The organization shall determine the knowledge necessary for the operation of its processes and to achieve conformity of products and services.

This knowledge shall be maintained and be made available to the extent necessary.

When addressing changing needs and trends, the organization shall consider its current knowledge and determine how to acquire or access the necessary additional knowledge and required updates.

At the time, we published an article from Ian Fry which provided advice to organisations on how to address these requirements, and I published a complementary article listing some relevant RealKM Magazine resources. I’ve since updated that article to reflect the potential links between ISO 9001:2015 and ISO 30401:2018.

As a couple of years have now passed since the publication of ISO 9001:2015, it’s timely to start looking at the impact that this revised standard has had on knowledge management.

A recent study[1] addresses this, presenting the findings of a quantitative survey of ISO 9001:2015-certified organizations in Portugal, Romania, Switzerland, and Turkey that was carried out in April 2018. The organizations had been certified by certification body partners of the International Quality Network (IQNet).

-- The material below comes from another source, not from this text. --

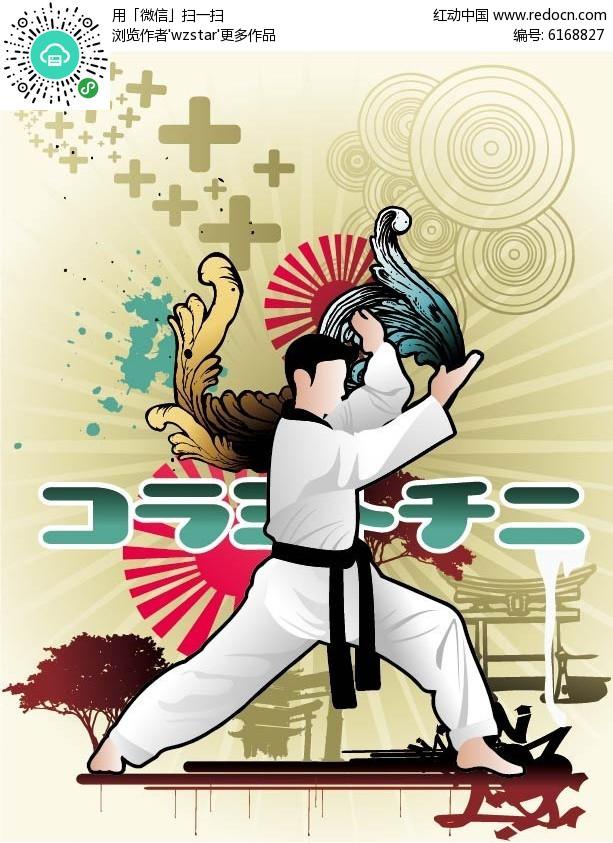 武术跆拳道背景矢量素材矢量图EPS免费下载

The overall survey response rate was 3.1%, encompassing 222 ISO 9001:2015 certified organizations. While acknowledging that this is a relatively low response rate, the study authors consider the sample size to be representative enough to “yield valuable research insights due to is large dimension and diversity, incorporating organizations of different sizes, sectors and geographical location.”

The authors report that:

The surveyed organizations reported significant benefits from ISO 9001:2015 implementation … The respondents considered the adoption of risk-based thinking the major difficulty to be overcome, but simultaneously as the major benefit to be realized. The alignment with other management systems, the increased top management commitment, the identification of risks and opportunities and the knowledge management were also reported as significant benefits … To sum up, the new/reinforced ISO 9001:2015 approach reported as more beneficial was the “Adoption of risk-based thinking” (75.7%), followed by “Organizational knowledge” (39.8%), “Organizational context determination” (37.6%) and “Identification of the relevant interested parties and their relevant requirements” (36.5%).

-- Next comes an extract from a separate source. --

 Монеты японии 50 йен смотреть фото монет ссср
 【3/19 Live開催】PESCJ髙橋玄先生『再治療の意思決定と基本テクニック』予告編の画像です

These findings bode well for the future of knowledge management, and for the potential uptake of the new ISO 30401:2018 KM standard.

As well as the support for knowledge management, an important aspect of the benefits of ISO 9001:2015 identified in the survey is “alignment with other management systems.” Both ISO 9001:2015 and ISO 30401:2018 are ISO management systems standards, and so use the same high level structure. As I’ve previously discussed, this means that organisations can implement both ISO 9001:2015 and ISO 30401:2018 together, with ISO 30401:2018 providing a way for organisations to address the organisational knowledge requirements of ISO 9001:2015.

The draft of ISO 30401:2018 had sparked considerable concern in the KM community, with inadequate stakeholder participation a contributing factor. However, as revealed in part 1 and part 2 of Stephen Bounds’ evaluation of ISO 30401:2018, the ISO committee is to be commended for the extent to which they have addressed concerns in regard to the shortcomings of the draft in the final published version of ISO 30401:2018.

It’s now time to look at how ISO 30401:2018 is put into practice — look for Stephen Bounds’ advice in this regard in the forthcoming part 3 of his evaluation.

Reference:

  1. da Fonseca, L. M. C. M., Domingues, J. P., Machado, P. B., & Harder, D. (2019). ISO 9001: 2015 adoption: A multi-country empirical research. Journal of Industrial Engineering and Management, 12(1), 27–50.